## PROBLEM TO SOLVE
List every line of the records below that contains the string "front".
==============================
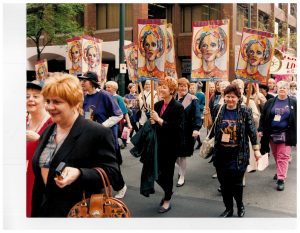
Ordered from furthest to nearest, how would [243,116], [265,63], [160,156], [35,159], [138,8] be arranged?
[138,8]
[265,63]
[160,156]
[243,116]
[35,159]

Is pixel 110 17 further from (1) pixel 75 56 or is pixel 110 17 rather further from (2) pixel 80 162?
(2) pixel 80 162

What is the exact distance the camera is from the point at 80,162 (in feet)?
9.53

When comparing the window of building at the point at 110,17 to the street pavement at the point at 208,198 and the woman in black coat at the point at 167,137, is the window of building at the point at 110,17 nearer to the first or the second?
the street pavement at the point at 208,198

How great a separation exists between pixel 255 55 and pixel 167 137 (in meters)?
1.69

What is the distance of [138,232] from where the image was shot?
430 centimetres

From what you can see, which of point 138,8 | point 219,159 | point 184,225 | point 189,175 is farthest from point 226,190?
point 138,8

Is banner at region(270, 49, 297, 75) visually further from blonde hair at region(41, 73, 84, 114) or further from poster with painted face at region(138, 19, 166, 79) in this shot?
blonde hair at region(41, 73, 84, 114)

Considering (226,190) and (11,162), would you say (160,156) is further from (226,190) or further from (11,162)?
(11,162)

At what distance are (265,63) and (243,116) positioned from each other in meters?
1.15

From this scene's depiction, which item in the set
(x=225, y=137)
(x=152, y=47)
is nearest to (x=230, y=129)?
(x=225, y=137)

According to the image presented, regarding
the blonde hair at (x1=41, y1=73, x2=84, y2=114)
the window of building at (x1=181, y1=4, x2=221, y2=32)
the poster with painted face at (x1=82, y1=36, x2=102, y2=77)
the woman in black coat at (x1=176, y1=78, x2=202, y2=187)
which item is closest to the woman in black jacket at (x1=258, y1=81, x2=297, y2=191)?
the woman in black coat at (x1=176, y1=78, x2=202, y2=187)

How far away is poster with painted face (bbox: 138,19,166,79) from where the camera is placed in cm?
555

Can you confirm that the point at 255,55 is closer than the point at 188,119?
Yes

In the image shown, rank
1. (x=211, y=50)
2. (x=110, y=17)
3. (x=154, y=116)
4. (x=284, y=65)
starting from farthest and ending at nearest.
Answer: (x=110, y=17)
(x=284, y=65)
(x=211, y=50)
(x=154, y=116)
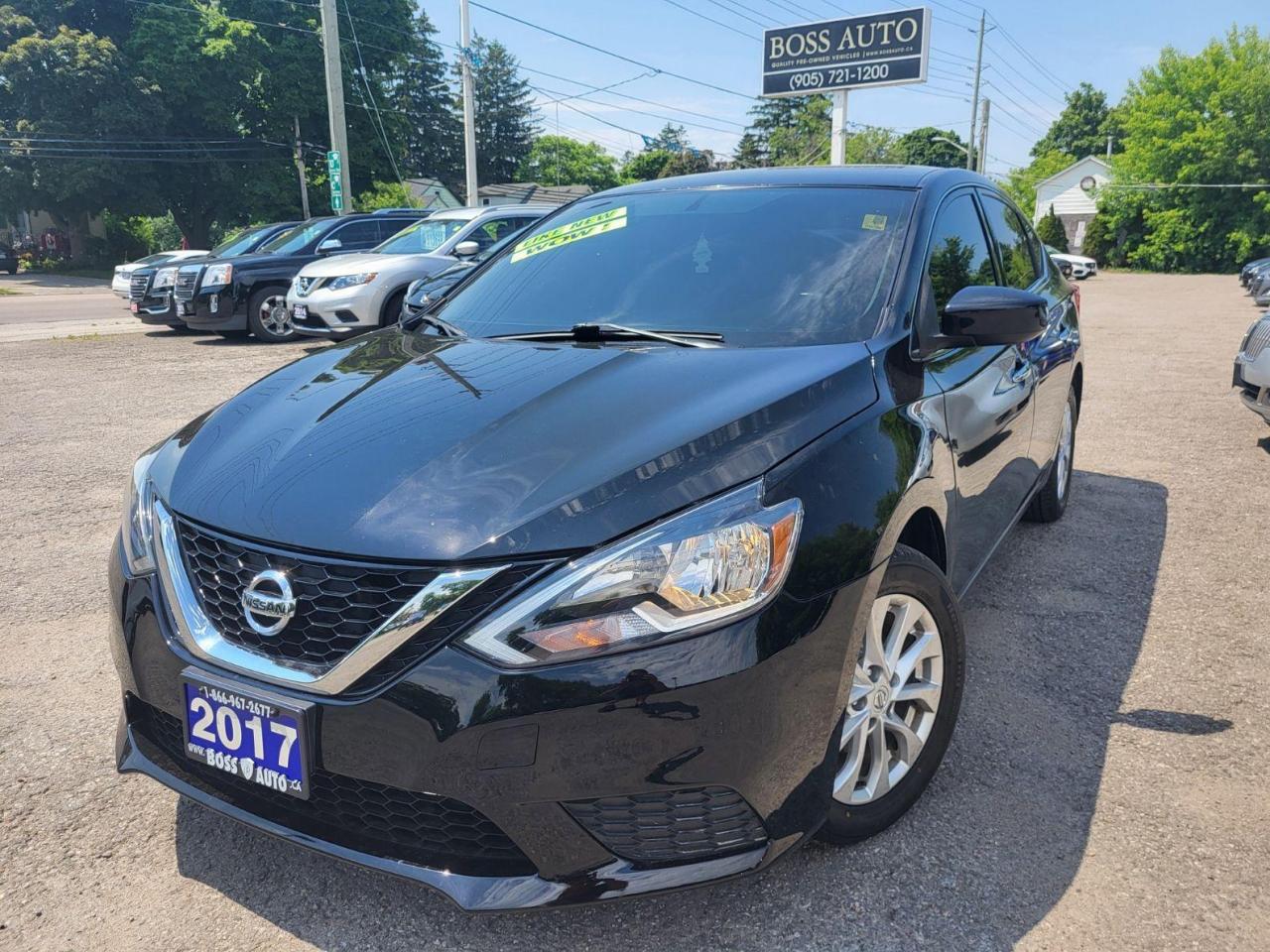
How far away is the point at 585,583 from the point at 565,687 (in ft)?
0.60

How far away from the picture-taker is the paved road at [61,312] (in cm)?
1439

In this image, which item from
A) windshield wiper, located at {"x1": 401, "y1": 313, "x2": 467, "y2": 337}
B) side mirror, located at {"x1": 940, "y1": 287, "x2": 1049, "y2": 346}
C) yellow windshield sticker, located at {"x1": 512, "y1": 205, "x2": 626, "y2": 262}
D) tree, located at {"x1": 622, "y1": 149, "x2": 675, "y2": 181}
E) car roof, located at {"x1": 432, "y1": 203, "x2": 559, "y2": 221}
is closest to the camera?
side mirror, located at {"x1": 940, "y1": 287, "x2": 1049, "y2": 346}

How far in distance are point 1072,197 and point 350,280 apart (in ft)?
229

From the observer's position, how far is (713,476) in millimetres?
1838

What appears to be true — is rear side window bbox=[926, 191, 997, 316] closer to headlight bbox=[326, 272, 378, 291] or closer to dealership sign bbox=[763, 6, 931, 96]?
headlight bbox=[326, 272, 378, 291]

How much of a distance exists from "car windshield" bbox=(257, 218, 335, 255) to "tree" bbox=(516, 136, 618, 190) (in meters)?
73.7

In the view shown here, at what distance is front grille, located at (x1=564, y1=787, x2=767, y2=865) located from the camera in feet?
5.63

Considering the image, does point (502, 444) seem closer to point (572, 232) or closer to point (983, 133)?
point (572, 232)

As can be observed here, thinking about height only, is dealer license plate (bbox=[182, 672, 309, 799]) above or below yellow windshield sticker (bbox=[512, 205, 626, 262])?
below

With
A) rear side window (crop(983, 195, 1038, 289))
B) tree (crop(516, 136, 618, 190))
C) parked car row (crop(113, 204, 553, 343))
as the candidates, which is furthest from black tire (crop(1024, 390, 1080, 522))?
tree (crop(516, 136, 618, 190))

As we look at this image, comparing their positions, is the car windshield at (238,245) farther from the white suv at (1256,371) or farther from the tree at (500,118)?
the tree at (500,118)

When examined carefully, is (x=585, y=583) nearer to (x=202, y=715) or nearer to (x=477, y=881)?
(x=477, y=881)

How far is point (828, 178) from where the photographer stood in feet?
10.6

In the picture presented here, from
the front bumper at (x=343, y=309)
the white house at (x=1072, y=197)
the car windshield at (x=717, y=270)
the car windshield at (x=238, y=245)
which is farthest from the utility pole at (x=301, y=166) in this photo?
the white house at (x=1072, y=197)
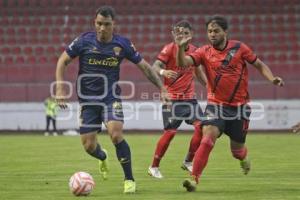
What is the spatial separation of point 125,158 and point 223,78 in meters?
1.70

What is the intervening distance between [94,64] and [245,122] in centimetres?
219

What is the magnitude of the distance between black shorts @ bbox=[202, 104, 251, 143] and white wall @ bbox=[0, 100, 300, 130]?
18684mm

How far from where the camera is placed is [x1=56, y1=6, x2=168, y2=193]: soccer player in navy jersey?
32.9ft

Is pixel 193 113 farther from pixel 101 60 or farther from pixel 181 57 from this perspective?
pixel 181 57

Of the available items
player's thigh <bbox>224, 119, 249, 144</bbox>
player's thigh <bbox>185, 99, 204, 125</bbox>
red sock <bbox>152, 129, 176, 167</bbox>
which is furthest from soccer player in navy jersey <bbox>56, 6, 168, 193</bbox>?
player's thigh <bbox>185, 99, 204, 125</bbox>

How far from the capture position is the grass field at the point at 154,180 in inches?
380

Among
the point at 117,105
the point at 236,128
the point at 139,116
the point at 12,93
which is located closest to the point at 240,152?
the point at 236,128

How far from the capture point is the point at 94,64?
10336 mm

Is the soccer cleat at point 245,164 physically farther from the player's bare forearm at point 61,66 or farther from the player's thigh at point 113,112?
the player's bare forearm at point 61,66

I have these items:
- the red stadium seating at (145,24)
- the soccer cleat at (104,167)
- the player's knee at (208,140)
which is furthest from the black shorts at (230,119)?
the red stadium seating at (145,24)

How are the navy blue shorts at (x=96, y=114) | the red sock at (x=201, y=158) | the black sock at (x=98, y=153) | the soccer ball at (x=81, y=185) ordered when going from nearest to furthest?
the soccer ball at (x=81, y=185) → the red sock at (x=201, y=158) → the navy blue shorts at (x=96, y=114) → the black sock at (x=98, y=153)

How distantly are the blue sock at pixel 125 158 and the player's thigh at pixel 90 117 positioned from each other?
2.00 ft

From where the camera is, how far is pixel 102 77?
10.3 meters

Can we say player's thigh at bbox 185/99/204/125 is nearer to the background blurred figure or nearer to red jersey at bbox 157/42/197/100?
red jersey at bbox 157/42/197/100
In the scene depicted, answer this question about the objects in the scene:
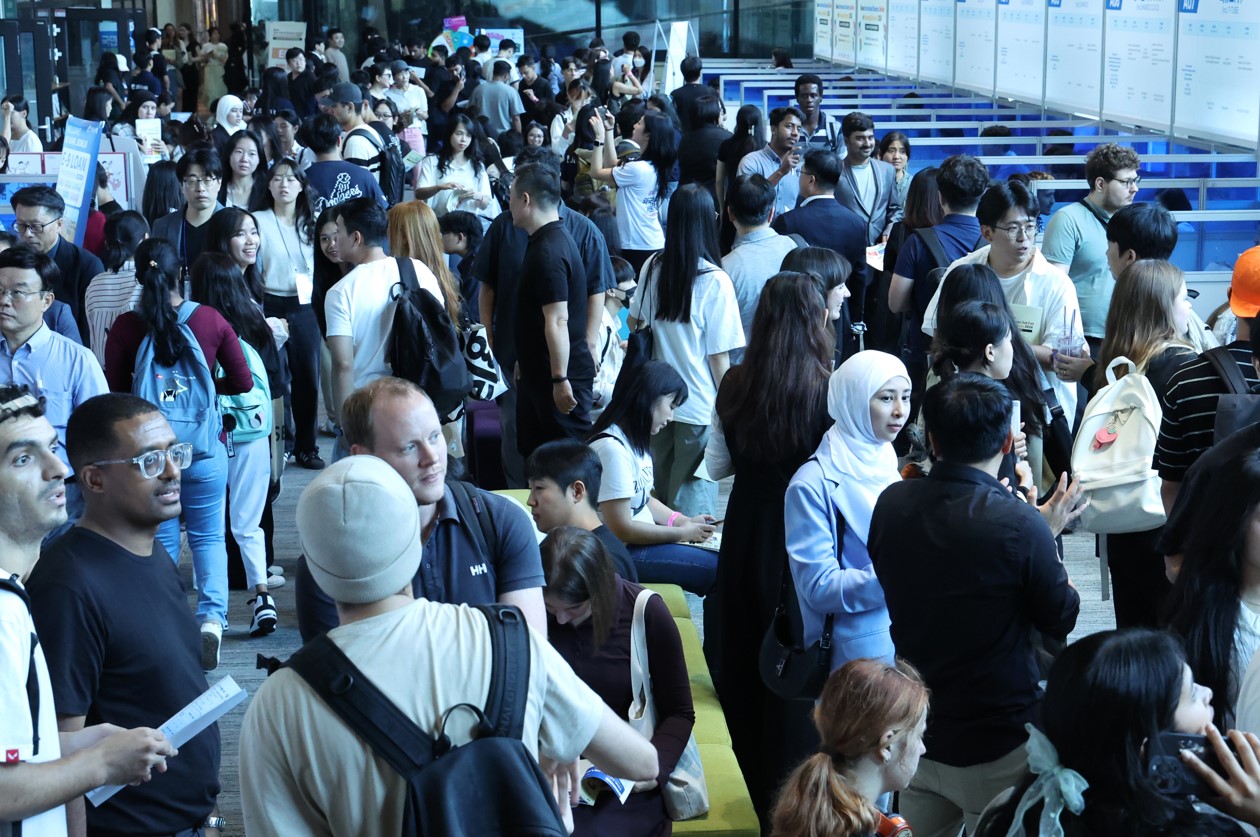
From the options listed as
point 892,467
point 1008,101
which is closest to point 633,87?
point 1008,101

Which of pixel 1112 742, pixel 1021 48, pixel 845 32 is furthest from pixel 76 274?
pixel 845 32

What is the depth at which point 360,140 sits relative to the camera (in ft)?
28.9

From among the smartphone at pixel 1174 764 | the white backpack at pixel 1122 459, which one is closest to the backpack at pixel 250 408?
the white backpack at pixel 1122 459

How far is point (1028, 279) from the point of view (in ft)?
16.6

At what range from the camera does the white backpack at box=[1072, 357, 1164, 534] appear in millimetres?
3941

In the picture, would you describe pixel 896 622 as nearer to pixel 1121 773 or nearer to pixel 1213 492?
pixel 1213 492

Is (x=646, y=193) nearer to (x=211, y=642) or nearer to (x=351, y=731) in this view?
(x=211, y=642)

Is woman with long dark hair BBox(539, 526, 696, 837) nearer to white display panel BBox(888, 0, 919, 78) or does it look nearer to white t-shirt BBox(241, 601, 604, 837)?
white t-shirt BBox(241, 601, 604, 837)

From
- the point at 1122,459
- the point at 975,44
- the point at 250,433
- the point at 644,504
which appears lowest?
the point at 644,504

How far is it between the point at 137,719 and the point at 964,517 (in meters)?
1.71

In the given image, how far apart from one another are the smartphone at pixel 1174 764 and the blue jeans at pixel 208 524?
3804 mm

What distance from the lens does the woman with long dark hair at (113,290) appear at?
5.90m

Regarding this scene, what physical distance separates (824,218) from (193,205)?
9.94 feet

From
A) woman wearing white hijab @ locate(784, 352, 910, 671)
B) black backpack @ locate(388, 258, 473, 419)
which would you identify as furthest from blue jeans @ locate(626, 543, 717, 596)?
woman wearing white hijab @ locate(784, 352, 910, 671)
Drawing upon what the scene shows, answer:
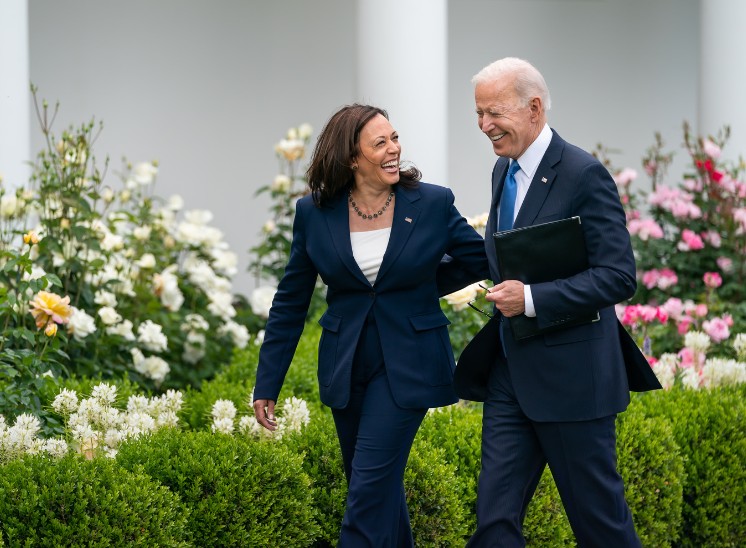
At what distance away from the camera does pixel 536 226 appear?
3.29 meters

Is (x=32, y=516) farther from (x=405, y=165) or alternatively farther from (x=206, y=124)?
(x=206, y=124)

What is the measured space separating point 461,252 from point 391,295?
1.02 ft

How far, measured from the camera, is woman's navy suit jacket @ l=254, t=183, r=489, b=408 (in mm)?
3637

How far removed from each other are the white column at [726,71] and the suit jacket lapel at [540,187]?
4.62 meters

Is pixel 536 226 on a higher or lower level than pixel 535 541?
higher

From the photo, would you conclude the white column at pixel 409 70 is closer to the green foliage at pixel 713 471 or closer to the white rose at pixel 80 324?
the white rose at pixel 80 324

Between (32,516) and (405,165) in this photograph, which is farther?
(405,165)

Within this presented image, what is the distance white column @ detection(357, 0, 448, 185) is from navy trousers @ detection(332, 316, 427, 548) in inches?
143

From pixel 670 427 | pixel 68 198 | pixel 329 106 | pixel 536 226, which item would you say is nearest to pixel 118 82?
pixel 329 106

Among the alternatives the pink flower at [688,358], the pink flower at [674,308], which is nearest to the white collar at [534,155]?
the pink flower at [688,358]

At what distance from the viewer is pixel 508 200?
352 centimetres

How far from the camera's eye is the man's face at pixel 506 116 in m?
3.37

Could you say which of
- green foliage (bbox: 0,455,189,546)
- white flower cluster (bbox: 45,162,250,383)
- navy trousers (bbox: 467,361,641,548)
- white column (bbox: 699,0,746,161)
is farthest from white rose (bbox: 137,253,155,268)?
white column (bbox: 699,0,746,161)

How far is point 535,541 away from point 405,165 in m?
==============================
## TASK RESULT
In the view shown here, at what distance is front grille, located at (x1=564, y1=787, x2=767, y2=865) located from the camera in feet?
the front bumper at (x=343, y=309)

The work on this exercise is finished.